## Problem statement
The entries below should be given again exactly, minus their pictures.

Records contained in a dataset

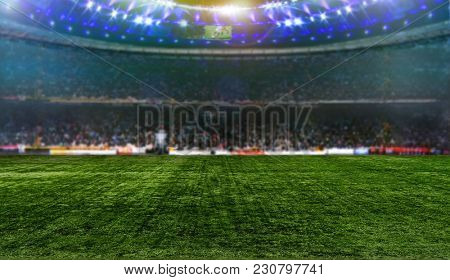 Stadium night, lit. with green grass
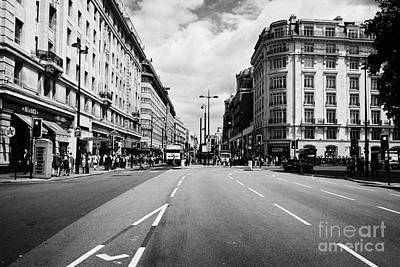 looking down oxford street from marble arch London England UK Poster by Joe Fox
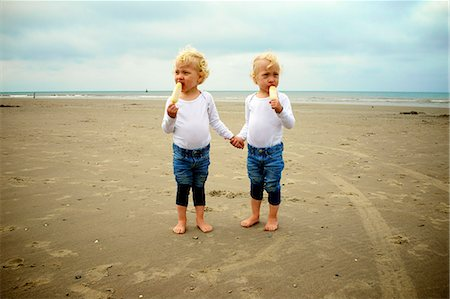 Twins eating icecream on the beach Stock Photo - Premium Royalty-Free, Code: 6106-08181512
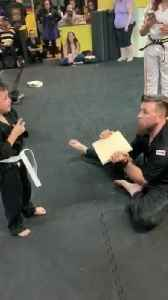 News video: Children in Karate Class Cheer Kid on While Kicking Board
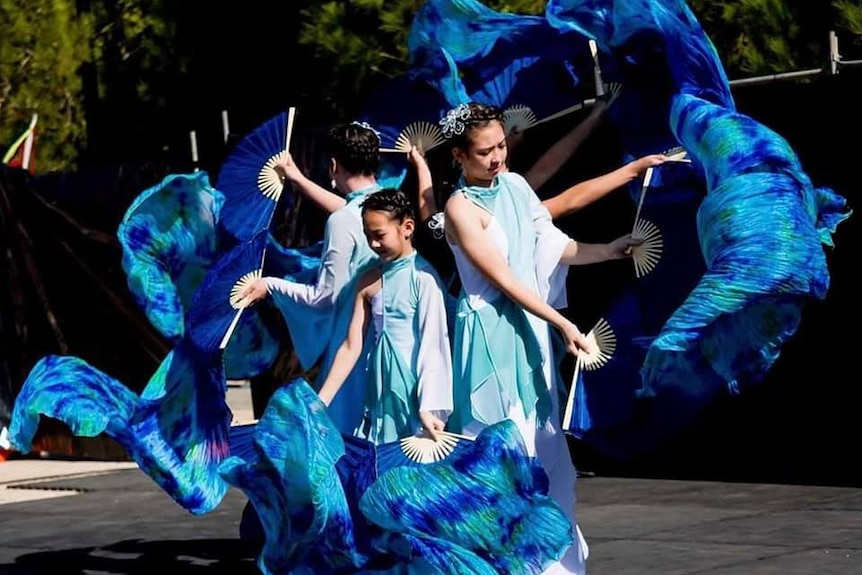 Chinese dancers with bright blue fans.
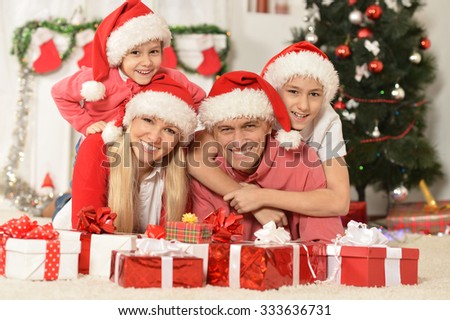 Portrait of a family celebrating New Year at home - stock photo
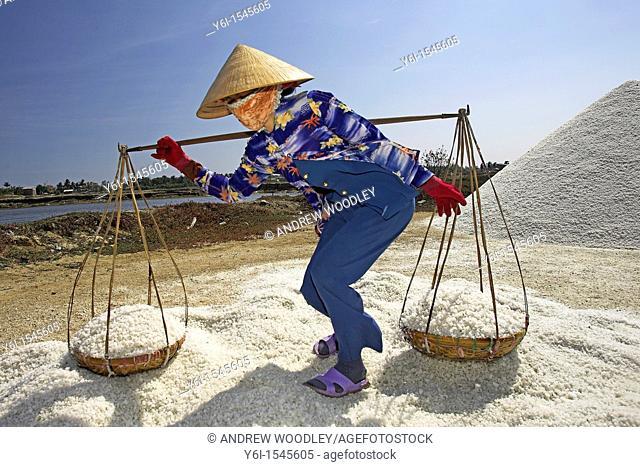 Woman in conical hat prepares to dump pannier baskets of salt on a new salt mound Vietnam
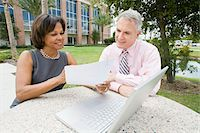 Business People with Laptop Outdoors Stock Photo - Premium Rights-Managednull, Code: 700-03762664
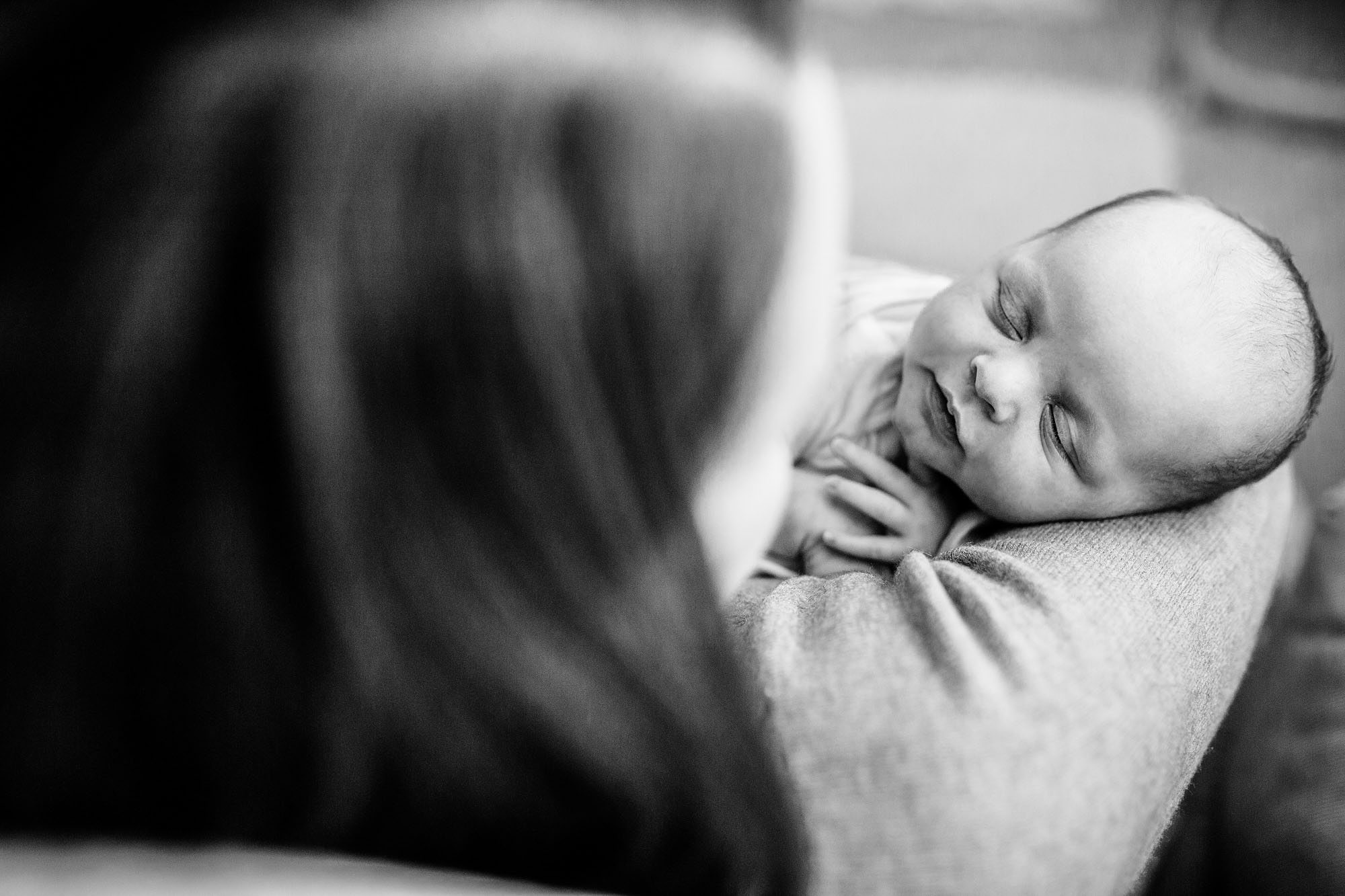 A newborn sleeps and is held by his mother during a peaceful in-home lifestyle photo session in Sacramento, California.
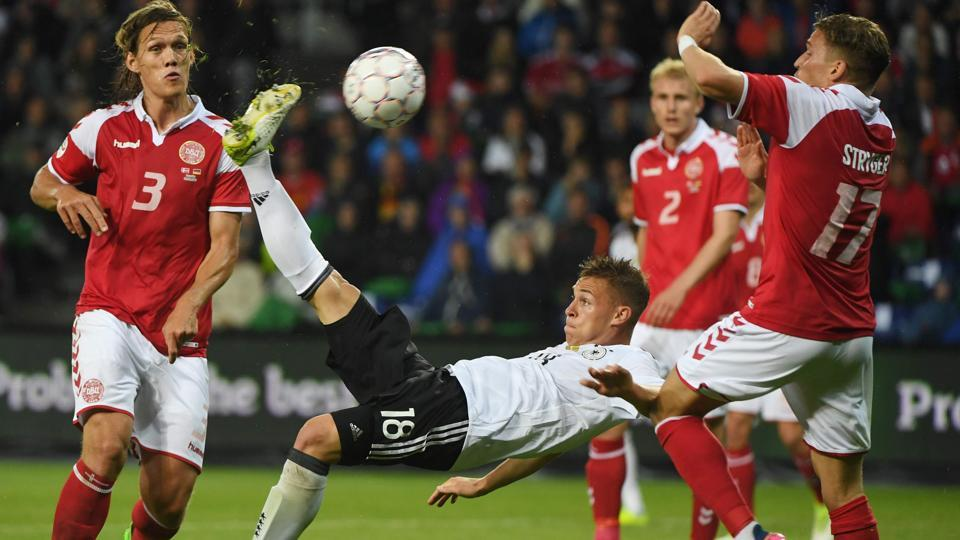 Germany national football team defender Joshua Kimmich scores past Denmark football team´s Jannik Vestergaard (L) and Jens Stryger Larsen (R) during the friendly football match in Brondby, Denmark, on Tuesday.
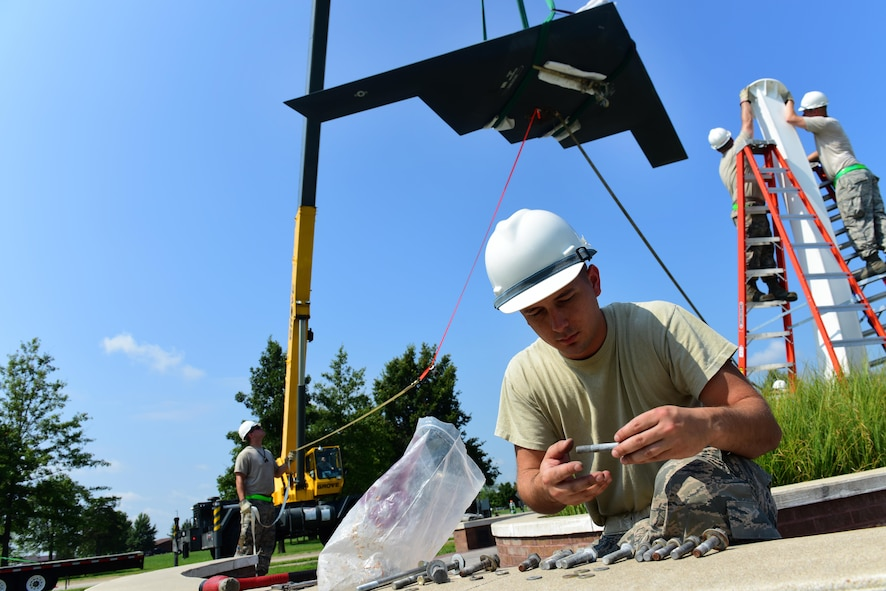 U.S. Air Force Staff Sgt. Jared Parker, a 131st Maintenance Group maintenance flight phase inspection technician, sorts bolts by size at Whiteman Air Force Base, Mo., Aug. 10, 2017. The 600-pound B-2 Spirit replica on display near the Spirit Gate, is secured by eight 5-inch bolts.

## Response area
 Stadium night, lit. with green grass
 looking down oxford street from marble arch London England UK Poster by Joe Fox
 Twins eating icecream on the beach Stock Photo - Premium Royalty-Free, Code: 6106-08181512
 News video: Children in Karate Class Cheer Kid on While Kicking Board
 Chinese dancers with bright blue fans.
 Portrait of a family celebrating New Year at home - stock photo
 Woman in conical hat prepares to dump pannier baskets of salt on a new salt mound Vietnam
 Business People with Laptop Outdoors Stock Photo - Premium Rights-Managednull, Code: 700-03762664
 A newborn sleeps and is held by his mother during a peaceful in-home lifestyle photo session in Sacramento, California.
 Germany national football team defender Joshua Kimmich scores past Denmark football team´s Jannik Vestergaard (L) and Jens Stryger Larsen (R) during the friendly football match in Brondby, Denmark, on Tuesday.
 U.S. Air Force Staff Sgt. Jared Parker, a 131st Maintenance Group maintenance flight phase inspection technician, sorts bolts by size at Whiteman Air Force Base, Mo., Aug. 10, 2017. The 600-pound B-2 Spirit replica on display near the Spirit Gate, is secured by eight 5-inch bolts.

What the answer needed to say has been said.